He told that part of his story during a speech on the Assembly floor in June.
“And it was the most freeing moment of my life,” Anderson said at the time. “As I often tell people, it’s what gave me hope, it’s what gave me the opportunity to put my life back together, and it’s the reason I’m here today.”
This summer, as Congress mulled a possible repeal and replacement of the Affordable Care Act, Wisconsin Democrats held town halls about health care reform. Anderson shared his story at those events. According to Logan Vidal, one of Anderson’s legislative staff, the story touched a collective nerve.
Constituents who heard Anderson speak about his experience wrote and called his office.
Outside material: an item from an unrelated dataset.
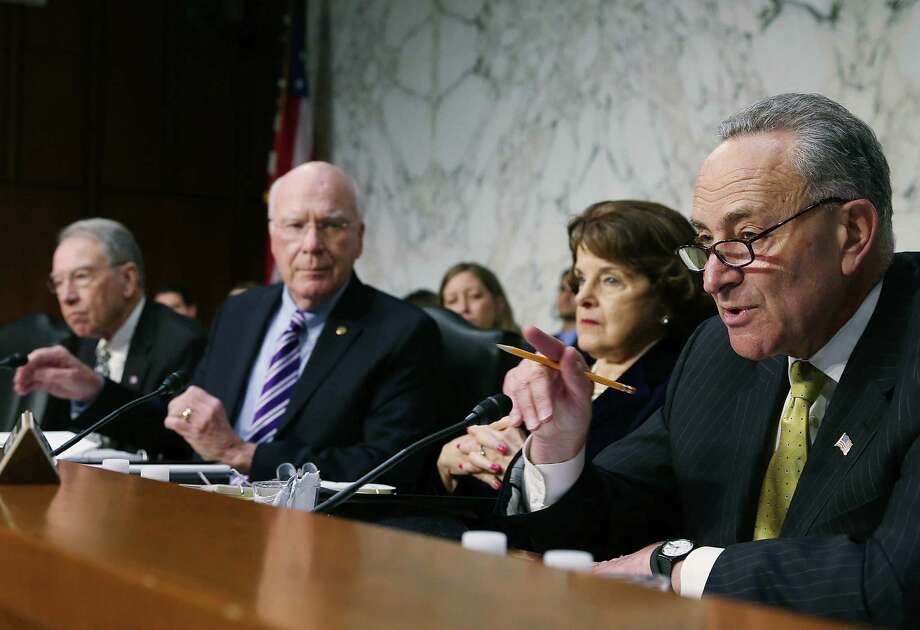 Sens. Charles Schumer, D-N.Y., (far right) and Charles Grassley, R-Iowa, (far left) were the principals in a heated exchange on immigration reform related to the Boston bombings. Photo: Getty Images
They wanted him to keep telling his story in public, because they had similar experiences with health care and insurance.
“We had so many of those stories, it was like, we have to talk about this,” Vidal said. “Not just from a ‘we think this is going to help us achieve out policy goals’ (perspective), but our constituents are literally yelling at us, telling us to do this.”
Anderson said that feedback opened his eyes.
“I do know that people in the community turn to me to be their voice because I’ve lived their life, I understand their experiences,” he said.
Anderson said he’s no longer avoiding that “wheelchair legislator” identity.
“And so it’s important for me to be the best wheelchair legislator I can be,” he said.
At the same time, he hopes people will realize that’s not all he is.